## Passage provided
---------------

Lifestyle Health Screening - What an Assessment can Tell Your Doctor - The Coventry Observer

16th Aug, 2022

Lifestyle Health Screening - What an Assessment can Tell Your Doctor

Coventry Editorial 13th Jul, 2022

Whether you’re a healthy adult or a senior, it’s never too late to learn more about your health and what steps you can take to stay healthy.

A lifestyle health screening can tell you a lot about your current health status, but it also provides valuable information that your doctor can use in the future. Take a read through the tips below, then book a health screening right away to ensure you are in good health this summer.

Cardiovascular Risk Assessment

Photo by Hush Naidoo Jade Photography

Cardiovascular disease is one of the leading causes of death in the UK – it’s responsible for a quarter of deaths in the country every year. That’s why it’s so important to have regular health screenings that can help you identify your risk early on and make changes to reduce it.

A cardiovascular risk assessment looks at areas such as blood pressure, cholesterol levels, body weight, and fitness level. You’ll also be asked questions about your family history and current lifestyle. These factors are all related to heart health; if they’re out of whack, it may indicate an increased risk of future heart problems like coronary artery disease or a stroke.

---------------

## Questions
1. According to the article on lifestyle health screening, what share of deaths in the UK is cardiovascular disease responsible for each year?
2. Continue the article on lifestyle health screening from the point where it stops.

## Source data
---------------

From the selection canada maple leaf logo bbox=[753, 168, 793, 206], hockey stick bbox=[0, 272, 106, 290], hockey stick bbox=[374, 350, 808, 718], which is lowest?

---------------

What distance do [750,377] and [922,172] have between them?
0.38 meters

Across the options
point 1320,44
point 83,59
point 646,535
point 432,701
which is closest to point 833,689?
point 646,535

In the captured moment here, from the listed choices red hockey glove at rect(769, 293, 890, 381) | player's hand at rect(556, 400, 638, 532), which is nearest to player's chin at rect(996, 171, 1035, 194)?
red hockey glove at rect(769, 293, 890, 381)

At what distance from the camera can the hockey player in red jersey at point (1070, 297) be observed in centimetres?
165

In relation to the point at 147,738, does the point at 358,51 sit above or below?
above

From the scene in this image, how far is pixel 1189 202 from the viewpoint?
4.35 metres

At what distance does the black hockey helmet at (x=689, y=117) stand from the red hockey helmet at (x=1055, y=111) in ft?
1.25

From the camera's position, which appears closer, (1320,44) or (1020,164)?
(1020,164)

---------------

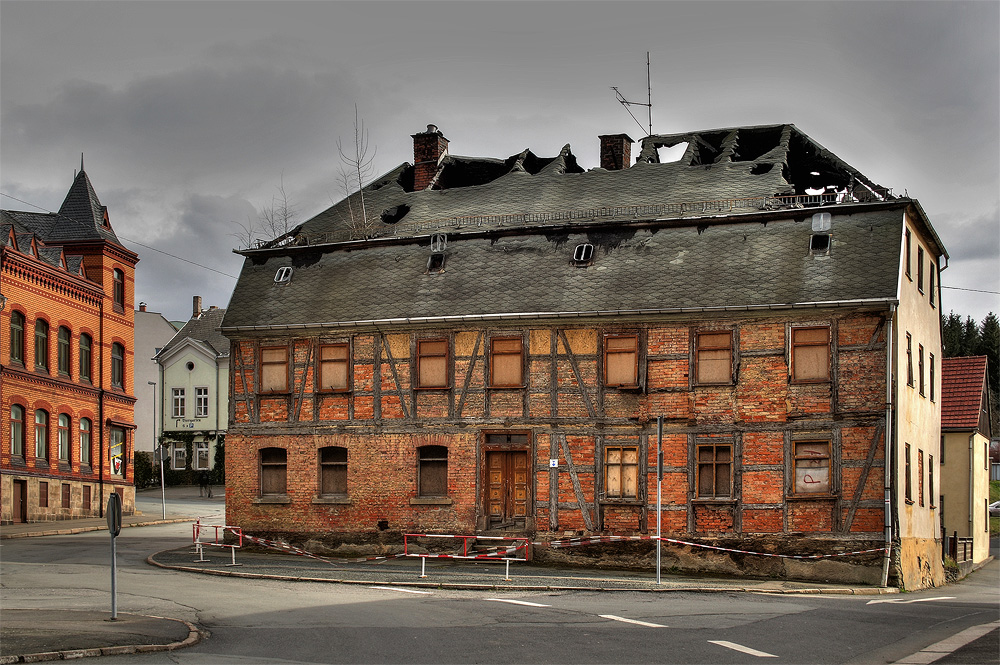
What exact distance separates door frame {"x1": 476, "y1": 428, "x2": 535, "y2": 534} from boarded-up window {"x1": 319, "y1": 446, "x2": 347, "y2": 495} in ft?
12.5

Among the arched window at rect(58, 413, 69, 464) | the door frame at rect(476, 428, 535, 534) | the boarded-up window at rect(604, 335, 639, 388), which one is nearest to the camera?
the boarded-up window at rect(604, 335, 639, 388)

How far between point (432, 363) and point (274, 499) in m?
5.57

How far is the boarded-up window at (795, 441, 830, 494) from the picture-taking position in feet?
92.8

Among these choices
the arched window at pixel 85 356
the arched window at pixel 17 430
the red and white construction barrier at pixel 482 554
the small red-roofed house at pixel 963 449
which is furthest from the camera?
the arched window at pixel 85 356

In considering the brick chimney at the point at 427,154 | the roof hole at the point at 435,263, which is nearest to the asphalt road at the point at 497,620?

---------------

## Responses to the exercise
1. A quarter of deaths in the country every year.

2.
Diabetes Risk Assessment

Diabetes is a disease that affects the amount of sugar (glucose) in your blood. Risk factors for diabetes include:

  • Family history of diabetes and/or heart disease.
  • Being overweight or obese.
  • Personal history of gestational diabetes, impaired glucose tolerance, or polycystic ovary syndrome (PCOS).

Signs and symptoms of diabetes include:

  • Frequent urination
  • Increased thirst
  • Fatigue
  • Blurred vision
  • A tingling sensation in the hands and feet.

You may also be diagnosed with type 1 or type 2 diabetes if your blood sugar is high between meal times after eating a normal meal containing carbohydrates (grains and starchy vegetables).

So, which age group is most at risk? According to endocrinologist Yogish Kudva, writing for Mayo Clinic:

“Type 1 diabetes can develop at any age, though it often appears during childhood or adolescence. Type 2 diabetes, the more common type, can develop at any age, though it’s more common in people older than 40.”

Symptoms of diabetes can come on quickly, so don’t hesitate to get checked out if you notice any. Starting the correct course of treatment straightaway can help make the condition more manageable.

Cancer Risk Assessment

Photo by Mufid Majnun on Unsplash

Cancer is another leading cause of death in the United Kingdom. There are over 150,000 cancer-related deaths in the UK each year – equating to over 450 per day.

Lung cancer is one of the most common cancer types in the world. That’s why it’s important to know about lung cancer screening, a simple test that can help you find cancer early when it is easier to treat. The Center for Disease Control and Prevention recommends that the following groups attend regular lung cancer screenings:

“Have a 20 pack-year or more smoking history, and smoke now or have quit within the past 15 years, and are between 50 and 80 years old.”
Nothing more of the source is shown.